The ability to discriminate controls from AD patients was also observed in the Autonoetic Awareness Assessment section of the EAMI, in the items related to the formation of visual imagery and to the feeling of reliving the event remembered. In this study, no difference was observed between AD patients and controls regarding the emotional association with the recalled memory. As several studies suggest there to be a strong relationship between memory and emotion28, it is likely that the EAMI is not an adequately sensitive tool for assessing emotional responses to the act of remembering an episodic memory. It is noteworthy that this pattern of responses is in agreement with previously published EAMI data from patients with Mild Cognitive Impairment29 and AD30.

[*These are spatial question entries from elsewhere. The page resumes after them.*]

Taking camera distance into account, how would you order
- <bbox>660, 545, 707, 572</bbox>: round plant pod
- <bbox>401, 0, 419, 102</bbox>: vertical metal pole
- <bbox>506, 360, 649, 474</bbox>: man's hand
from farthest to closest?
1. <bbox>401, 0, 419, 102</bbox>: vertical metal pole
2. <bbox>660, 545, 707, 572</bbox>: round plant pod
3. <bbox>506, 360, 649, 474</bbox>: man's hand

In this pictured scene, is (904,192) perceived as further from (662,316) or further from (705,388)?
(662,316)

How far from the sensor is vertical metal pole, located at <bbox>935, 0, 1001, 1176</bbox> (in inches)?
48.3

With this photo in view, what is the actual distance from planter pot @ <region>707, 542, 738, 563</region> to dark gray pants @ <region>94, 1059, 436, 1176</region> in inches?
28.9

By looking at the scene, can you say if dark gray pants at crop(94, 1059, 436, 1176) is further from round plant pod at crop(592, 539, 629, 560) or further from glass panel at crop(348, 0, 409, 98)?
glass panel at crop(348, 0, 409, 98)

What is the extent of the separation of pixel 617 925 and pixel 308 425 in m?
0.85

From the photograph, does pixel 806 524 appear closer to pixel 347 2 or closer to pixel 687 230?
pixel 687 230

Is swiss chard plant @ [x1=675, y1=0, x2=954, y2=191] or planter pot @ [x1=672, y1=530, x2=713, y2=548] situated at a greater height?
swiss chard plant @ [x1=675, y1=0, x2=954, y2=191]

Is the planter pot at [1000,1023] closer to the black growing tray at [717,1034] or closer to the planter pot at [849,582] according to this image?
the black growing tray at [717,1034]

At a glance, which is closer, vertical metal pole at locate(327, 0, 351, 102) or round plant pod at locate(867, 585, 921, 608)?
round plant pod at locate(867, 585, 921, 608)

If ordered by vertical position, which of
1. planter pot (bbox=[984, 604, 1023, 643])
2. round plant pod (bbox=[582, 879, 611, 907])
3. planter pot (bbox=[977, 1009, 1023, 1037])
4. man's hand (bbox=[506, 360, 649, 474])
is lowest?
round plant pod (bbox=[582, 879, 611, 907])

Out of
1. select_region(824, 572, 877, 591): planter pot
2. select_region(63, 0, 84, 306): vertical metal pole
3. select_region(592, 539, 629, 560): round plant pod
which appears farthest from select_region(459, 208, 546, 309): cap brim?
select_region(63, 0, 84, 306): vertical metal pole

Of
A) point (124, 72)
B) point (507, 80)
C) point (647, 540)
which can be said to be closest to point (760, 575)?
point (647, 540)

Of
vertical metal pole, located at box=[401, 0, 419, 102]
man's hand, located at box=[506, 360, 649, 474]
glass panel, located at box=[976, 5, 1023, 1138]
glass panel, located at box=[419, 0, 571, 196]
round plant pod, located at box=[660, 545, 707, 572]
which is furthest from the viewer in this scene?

There was a high internal consistency among the EAMI items, observed in both the Autobiographical Events and Personal Semantics subscales. We found there to be high inter-rater reliability, as revealed by strong correlations between the scores of the two examiners in both the Personal Semantics and Autobiographical Events subscales, a finding that well reflects the original publication of the EAMI15. It is important to note that the analysis of the inter-rater reliability of an instrument that assesses the occurrence of spontaneous memories requires a specific methodology, especially considering that a participants may recall different memories in different interviews and therefore receive different scores in each. With this in mind, Irish et al.15 chose for a first examiner to write the answers of each patient and for a second examiner, independent of the original session, to score these written responses. However, it is possible that, while writing down the responses, the first examiner may have given a subliminal indication of an item’s score. For this reason, we chose to record the interview and deliver full, unedited audio to the second examiner. Additionally, this second examiner was given only written instructions on how to apply the scale, which also allowed us to test their intelligibility; the high correlation between the two examiners’ thus also demonstrates that the written instructions on how to apply the scale are adequate.
In conclusion, our data suggest that the Brazilian Portuguese version of the EAMI is a valid and reliable instrument for the assessment of autobiographical episodic memory, and may be a useful tool in the evaluation of amnestic syndromes, notably those of hippocampal origin.